Nous ne partons pas de rien en matière de solidarité nationale. Comme cela a été rappelé par plusieurs orateurs, il existe déjà le congé de présence parentale et l’allocation journalière de présence parentale. Appuyons-nous sur ces dispositifs. Nous avons constaté leurs insuffisances, mais il est possible de travailler sans attendre à leur amélioration. Ces deux dispositifs permettent de bénéficier de 310 jours de congés renouvelables sur une période de trois ans.
Le seul problème de l’allocation journalière de présence parentale, c’est qu’elle est plafonnée à 945 euros par mois pour un couple. Notre amendement vise donc à inscrire dans la proposition de loi le principe d’une revalorisation sensible de cette allocation, qui serait portée à 90 % du salaire net. C’est parce que nous sommes limités par l’article 40 de la Constitution que nous nous contentons de demander un rapport. J’espère toutefois, au vu de ce qui a été dit, qu’il ne sera pas nécessaire d’attendre six mois pour que notre proposition soit mise en œuvre ; le collectif budgétaire qui sera présenté au mois de juin pourrait en être l’occasion.
C’est pourquoi je vous invite, mes chers collègues, à voter notre amendement et à demander au Gouvernement d’agir au plus vite.
M. le président. Quel est l’avis de la commission ?
Mme Catherine Deroche, rapporteur. Il ne m’est jamais venu à l’idée de vous reprocher de défendre vos convictions en matière de solidarité nationale. Je reconnais votre constance à cet égard. Les débats en commission ont d’ailleurs été très respectueux et très sereins.
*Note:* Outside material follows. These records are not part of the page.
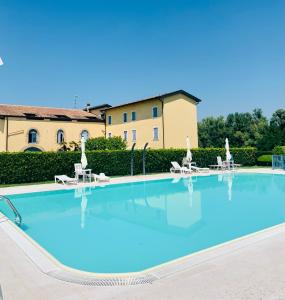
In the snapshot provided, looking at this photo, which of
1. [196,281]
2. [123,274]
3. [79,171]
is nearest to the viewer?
[196,281]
Cela étant, je demande le retrait de cet amendement ; à défaut, mon avis sera défavorable. L’adoption de votre amendement modifierait la proposition de loi et entraînerait donc son renvoi à l’Assemblée nationale, puisque la procédure accélérée n’a pas été engagée.
M. Roger Karoutchi. Le texte ne reviendrait au Sénat que dans un an !
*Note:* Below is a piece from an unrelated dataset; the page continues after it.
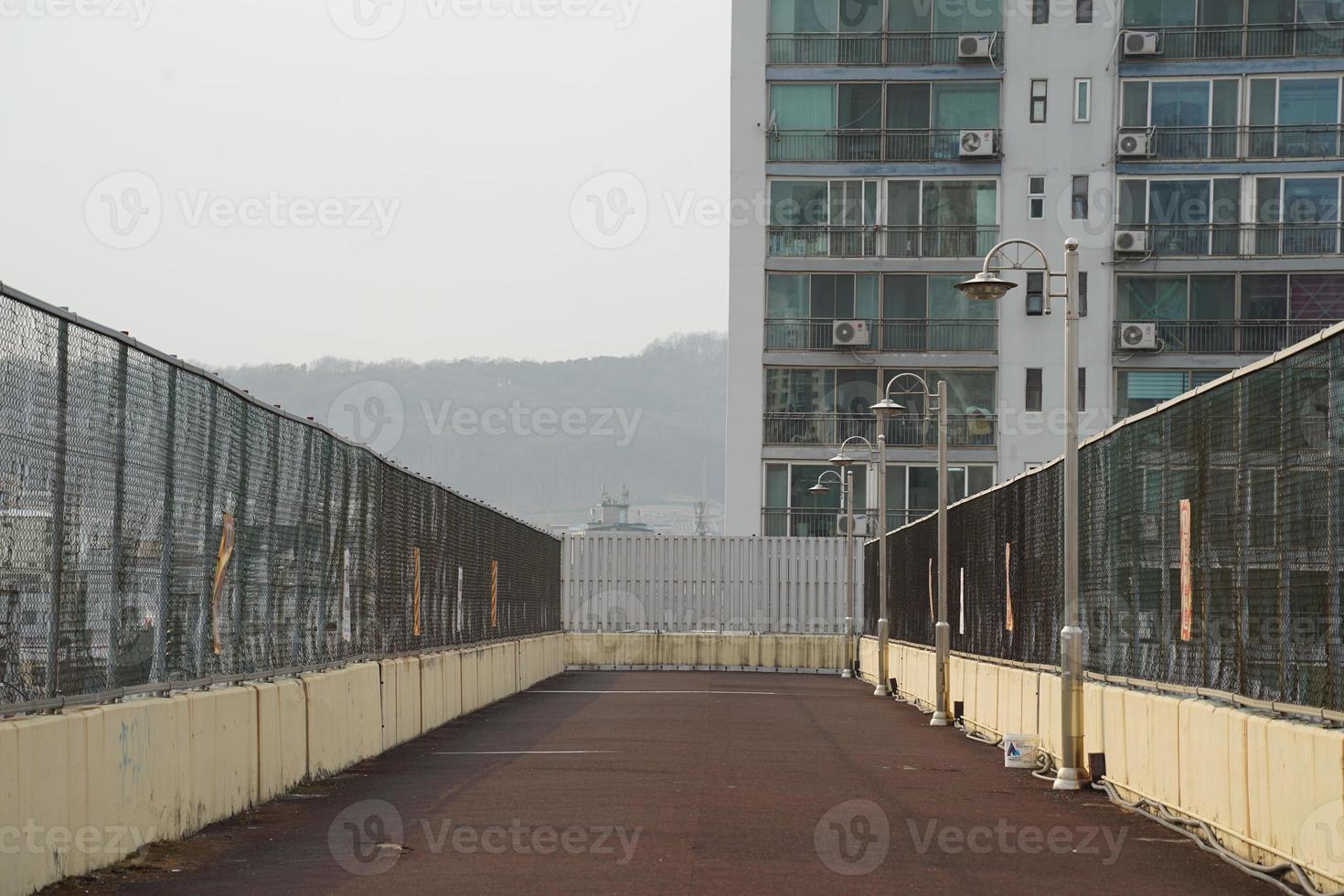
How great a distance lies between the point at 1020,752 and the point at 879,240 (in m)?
38.3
Mme Catherine Procaccia. Ou peut-être même deux !
Mme Catherine Deroche, rapporteur. Le dispositif prévu par la proposition de loi peut tout à fait n’être que transitoire, si le Gouvernement prend l’engagement de chercher un moyen d’améliorer la situation. Il doit même être transitoire, car les familles supportent des coûts très élevés : il faut parfois se rendre pendant des mois dans une ville éloignée, et donc prévoir la garde des autres enfants, d’autant que la présence des deux parents peut être nécessaire, par exemple lorsque l’enfant malade est en fin de vie. Or, ne rêvons pas, dans le contexte actuel, il sera difficile d’augmenter l’allocation journalière de présence parentale.
Philippe Bas l’a bien dit, il faut adopter cette proposition de loi rapidement et en l’état.